Kini, dia malah diantar pulang meski sebenarnya Kafka akan menginap di tempat Baskara selama satu malam. Kinara merasa amat tidak percaya diri.
"Nggak apa-apa. Kamu belum makan, kan?" Baskara tanpa ragu kembali menawari, termasuk membujuk Kafka yang sudah dua kali menambah supaya mau mengajak ibunya makan juga.
"Di rumah sudah masak." tolak Kinara, "Mubazir kalau nggak dimakan dan harus dibuang."
Sampai di situ, Baskara menyerah. Mereka kemudian saling diam. Hanya Kafka yang terus bercerita dan bertanya tentang semua hal yang dijawab Baskara dengan sabar, sementara Kinara memperhatikan mereka dari bangku belakang.
Dia tersenyum melihat interaksi kecil itu dan bersyukur karena pada akhirnya Kafka bisa mendapat kebahagiaan seperti teman-teman yang lain, walau keadaan mereka tidak sempurna. Ayah dan ibunya tidak menikah.

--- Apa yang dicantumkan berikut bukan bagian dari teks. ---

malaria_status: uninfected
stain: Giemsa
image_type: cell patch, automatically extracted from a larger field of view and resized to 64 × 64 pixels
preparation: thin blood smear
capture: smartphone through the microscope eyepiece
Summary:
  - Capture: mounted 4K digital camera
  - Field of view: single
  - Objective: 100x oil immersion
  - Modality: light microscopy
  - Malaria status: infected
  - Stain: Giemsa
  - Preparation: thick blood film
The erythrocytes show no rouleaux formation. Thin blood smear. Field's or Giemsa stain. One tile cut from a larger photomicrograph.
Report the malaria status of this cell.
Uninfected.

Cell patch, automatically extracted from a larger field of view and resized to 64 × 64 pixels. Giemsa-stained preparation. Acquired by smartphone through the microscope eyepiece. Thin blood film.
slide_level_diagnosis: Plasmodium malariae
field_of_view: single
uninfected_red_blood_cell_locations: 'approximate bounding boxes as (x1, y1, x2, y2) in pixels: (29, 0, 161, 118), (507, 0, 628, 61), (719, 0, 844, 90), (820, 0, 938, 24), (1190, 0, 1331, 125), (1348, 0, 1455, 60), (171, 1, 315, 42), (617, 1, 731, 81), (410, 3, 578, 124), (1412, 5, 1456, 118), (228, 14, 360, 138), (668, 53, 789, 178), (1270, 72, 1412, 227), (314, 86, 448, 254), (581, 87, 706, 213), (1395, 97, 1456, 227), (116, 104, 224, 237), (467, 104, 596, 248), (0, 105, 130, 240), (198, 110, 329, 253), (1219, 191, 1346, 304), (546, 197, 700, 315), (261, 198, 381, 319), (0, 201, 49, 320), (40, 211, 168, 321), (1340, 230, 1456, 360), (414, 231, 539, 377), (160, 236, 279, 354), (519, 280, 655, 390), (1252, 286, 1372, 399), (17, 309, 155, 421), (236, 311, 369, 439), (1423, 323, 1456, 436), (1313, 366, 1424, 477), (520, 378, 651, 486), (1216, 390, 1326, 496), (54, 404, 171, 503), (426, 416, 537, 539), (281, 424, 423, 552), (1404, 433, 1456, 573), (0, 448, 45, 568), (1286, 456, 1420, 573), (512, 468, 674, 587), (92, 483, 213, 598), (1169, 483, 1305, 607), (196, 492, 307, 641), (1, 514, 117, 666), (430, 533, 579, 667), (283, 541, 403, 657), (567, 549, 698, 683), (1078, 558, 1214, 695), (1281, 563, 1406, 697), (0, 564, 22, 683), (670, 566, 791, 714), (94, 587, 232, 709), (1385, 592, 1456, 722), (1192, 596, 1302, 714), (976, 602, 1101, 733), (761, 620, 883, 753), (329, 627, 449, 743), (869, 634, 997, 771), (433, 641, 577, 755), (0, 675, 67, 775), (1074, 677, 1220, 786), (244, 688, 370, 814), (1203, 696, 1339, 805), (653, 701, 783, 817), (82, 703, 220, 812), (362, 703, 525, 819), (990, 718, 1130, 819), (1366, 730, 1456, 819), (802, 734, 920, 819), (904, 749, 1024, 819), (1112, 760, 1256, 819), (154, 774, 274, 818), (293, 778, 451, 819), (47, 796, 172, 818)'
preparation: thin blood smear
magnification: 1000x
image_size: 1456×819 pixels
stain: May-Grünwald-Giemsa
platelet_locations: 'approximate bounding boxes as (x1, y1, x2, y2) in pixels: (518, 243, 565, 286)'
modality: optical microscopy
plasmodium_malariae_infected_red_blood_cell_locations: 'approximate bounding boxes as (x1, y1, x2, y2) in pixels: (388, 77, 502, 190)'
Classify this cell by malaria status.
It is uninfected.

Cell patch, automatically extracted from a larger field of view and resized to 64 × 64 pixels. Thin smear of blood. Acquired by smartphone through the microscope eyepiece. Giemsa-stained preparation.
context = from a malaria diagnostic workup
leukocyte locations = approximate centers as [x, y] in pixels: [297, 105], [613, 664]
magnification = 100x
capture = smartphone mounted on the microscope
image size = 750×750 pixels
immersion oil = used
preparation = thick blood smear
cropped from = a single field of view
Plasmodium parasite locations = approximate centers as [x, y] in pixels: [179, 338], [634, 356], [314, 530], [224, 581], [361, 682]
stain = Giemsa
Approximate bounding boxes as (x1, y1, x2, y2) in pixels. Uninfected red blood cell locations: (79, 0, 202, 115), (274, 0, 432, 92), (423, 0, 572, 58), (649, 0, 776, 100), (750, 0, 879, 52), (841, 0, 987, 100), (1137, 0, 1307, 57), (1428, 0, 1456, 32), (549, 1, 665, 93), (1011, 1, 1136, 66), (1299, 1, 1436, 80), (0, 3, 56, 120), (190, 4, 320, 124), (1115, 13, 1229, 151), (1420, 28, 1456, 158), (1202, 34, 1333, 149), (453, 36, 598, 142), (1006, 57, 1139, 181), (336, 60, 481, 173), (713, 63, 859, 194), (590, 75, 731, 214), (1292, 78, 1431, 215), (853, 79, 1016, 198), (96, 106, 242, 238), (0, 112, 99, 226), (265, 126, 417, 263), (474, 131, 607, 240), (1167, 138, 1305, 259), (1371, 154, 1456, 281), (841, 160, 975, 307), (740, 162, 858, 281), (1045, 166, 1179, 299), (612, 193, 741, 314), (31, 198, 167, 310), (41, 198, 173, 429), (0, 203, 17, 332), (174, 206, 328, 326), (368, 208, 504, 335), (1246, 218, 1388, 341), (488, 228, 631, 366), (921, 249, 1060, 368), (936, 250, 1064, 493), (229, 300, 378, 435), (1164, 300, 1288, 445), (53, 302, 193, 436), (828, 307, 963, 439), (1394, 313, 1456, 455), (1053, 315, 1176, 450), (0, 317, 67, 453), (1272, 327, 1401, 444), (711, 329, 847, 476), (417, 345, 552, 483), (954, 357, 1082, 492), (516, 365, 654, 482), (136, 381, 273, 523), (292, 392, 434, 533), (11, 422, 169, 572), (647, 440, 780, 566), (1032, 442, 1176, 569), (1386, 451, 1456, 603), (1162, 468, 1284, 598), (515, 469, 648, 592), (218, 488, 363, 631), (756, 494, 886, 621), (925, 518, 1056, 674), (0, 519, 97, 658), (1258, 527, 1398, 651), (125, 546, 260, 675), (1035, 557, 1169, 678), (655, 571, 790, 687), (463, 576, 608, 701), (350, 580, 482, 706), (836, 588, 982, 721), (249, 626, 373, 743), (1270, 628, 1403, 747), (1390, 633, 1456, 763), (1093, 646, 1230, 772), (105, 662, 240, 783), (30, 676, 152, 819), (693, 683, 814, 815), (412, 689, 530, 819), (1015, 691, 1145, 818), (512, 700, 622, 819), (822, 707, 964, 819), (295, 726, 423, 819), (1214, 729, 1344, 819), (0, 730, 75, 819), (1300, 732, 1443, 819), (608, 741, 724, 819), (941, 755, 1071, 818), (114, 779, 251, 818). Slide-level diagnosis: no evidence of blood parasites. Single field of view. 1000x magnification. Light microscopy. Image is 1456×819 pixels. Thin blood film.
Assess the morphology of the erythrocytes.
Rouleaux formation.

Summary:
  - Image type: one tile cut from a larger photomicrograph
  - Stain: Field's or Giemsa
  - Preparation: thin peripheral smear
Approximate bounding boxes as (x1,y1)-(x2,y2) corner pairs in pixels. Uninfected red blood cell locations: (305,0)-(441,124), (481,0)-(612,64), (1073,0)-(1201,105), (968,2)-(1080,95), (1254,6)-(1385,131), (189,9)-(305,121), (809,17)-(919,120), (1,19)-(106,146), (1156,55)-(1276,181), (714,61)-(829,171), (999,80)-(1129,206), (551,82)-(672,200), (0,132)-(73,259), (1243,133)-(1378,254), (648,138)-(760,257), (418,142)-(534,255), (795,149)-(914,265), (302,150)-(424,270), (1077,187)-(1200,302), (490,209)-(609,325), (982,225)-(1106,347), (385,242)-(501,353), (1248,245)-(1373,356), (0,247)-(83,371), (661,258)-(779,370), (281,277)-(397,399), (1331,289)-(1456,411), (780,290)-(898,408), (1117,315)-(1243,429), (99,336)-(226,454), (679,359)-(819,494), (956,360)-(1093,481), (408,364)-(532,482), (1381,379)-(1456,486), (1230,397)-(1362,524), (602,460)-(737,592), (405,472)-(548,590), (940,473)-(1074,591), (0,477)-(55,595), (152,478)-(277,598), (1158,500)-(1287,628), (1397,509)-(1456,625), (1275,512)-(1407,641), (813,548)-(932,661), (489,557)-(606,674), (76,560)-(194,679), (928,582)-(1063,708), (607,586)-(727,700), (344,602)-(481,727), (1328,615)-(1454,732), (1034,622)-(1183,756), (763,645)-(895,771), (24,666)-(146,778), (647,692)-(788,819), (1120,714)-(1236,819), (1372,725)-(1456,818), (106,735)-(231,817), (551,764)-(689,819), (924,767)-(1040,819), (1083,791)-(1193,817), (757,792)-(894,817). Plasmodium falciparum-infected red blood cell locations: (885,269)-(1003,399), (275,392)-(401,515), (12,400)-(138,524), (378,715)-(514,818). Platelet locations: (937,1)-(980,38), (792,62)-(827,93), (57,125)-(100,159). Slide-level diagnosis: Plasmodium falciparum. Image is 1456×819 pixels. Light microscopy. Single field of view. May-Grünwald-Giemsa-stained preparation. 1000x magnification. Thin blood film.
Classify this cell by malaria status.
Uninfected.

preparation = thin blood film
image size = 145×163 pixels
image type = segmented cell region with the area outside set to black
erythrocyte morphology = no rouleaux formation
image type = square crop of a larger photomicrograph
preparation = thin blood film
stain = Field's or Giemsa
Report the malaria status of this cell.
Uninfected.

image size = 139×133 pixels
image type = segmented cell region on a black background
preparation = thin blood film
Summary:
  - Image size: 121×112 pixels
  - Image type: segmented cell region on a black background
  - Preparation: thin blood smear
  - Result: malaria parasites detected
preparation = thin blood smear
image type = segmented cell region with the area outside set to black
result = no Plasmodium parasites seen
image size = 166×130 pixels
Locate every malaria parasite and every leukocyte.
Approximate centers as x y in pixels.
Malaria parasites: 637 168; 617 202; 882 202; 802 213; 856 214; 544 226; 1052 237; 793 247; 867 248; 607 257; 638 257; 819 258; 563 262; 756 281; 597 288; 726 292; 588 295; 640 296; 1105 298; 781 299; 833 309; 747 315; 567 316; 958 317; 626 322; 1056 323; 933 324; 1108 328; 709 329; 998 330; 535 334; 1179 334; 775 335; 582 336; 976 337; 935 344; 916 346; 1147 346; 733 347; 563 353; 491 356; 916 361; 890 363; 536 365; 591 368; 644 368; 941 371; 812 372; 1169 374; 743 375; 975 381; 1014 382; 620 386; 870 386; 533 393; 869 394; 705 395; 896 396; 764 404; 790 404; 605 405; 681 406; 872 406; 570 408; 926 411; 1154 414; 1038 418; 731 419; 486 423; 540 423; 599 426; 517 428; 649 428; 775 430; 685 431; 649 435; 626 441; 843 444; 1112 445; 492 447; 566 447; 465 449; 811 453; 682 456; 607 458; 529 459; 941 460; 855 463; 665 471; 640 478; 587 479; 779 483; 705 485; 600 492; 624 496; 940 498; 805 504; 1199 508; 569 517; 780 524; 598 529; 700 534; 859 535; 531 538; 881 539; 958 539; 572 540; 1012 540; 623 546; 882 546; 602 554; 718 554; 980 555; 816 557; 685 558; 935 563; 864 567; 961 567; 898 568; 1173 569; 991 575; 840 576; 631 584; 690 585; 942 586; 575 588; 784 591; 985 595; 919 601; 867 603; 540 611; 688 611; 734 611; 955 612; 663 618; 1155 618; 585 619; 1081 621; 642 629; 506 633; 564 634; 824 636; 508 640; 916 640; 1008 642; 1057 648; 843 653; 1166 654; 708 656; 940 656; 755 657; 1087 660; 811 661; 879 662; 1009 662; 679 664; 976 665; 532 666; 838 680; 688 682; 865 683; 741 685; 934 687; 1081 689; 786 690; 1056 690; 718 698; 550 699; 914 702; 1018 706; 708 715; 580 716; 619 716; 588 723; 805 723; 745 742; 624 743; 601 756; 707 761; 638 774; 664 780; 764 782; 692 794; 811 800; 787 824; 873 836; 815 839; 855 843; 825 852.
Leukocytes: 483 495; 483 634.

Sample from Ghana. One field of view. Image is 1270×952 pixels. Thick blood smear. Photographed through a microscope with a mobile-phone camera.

Menikah. Kinara menghela napas ketika terpikir soal itu dan dia cepat-cepat mengalihkan pandang ke arah jendela di sebelahnya. Ada banyak orang yang menikmati malam akhir pekan yang nyaman dan berangin, tanpa hujan. Dia bisa melihat para pasangan mesra di atas motor atau juga keluarga kecil yang sedang merayakan kebahagiaan mereka tanpa ragu walau cuma menggunakan roda dua.
Jika Baskara menikah dengan Sintya nanti, Kafka akan sangat beruntung. Dia bakal punya adik yang akan menemaninya berjalan-jalan di akhir pekan seperti saat ini. Anaknya pasti akan merasa sangat bahagia.
Lalu dia sendiri? Kinara kemudian memandangi tangannya yang terlihat samar dari pantulan lampu jalan yang mereka lewati. Diusapnya punggung tangannya yang terasa mulai kasar. Beberapa bagian jarinya mulai kapalan sejak dia menggunakan kapak untuk menyiangi ikan dan ayam. Sesama teman penjual ikan menyarankan agar Kinara menggunakan sarung tangan dari bahan kain seperti yang dipakai para tukang dan dia merasa efeknya tidak begitu parah lagi seperti sebelumnya. Akan tetapi, dia berpikir, pria mana yang mau menerima wanita yang tidak sempurna seperti dia.
Aku nggak mau mimpi apa-apa, kecuali mengharapkan Kafka bahagia. Nanti, dia juga akan punya adik kalau Mayang nikah dan melahirkan. Itu saja sudah cukup.
Memang. Sejak Kafka mendapatkan ayahnya kembali, Kinara merasa dia tidak butuh apa-apa lagi. Dia sudah cukup nyaman dengan keadaannya dan hanya perlu bertahan hidup seperti ini, sampai akhirnya, dia tidak mampu lagi bernapas di dunia.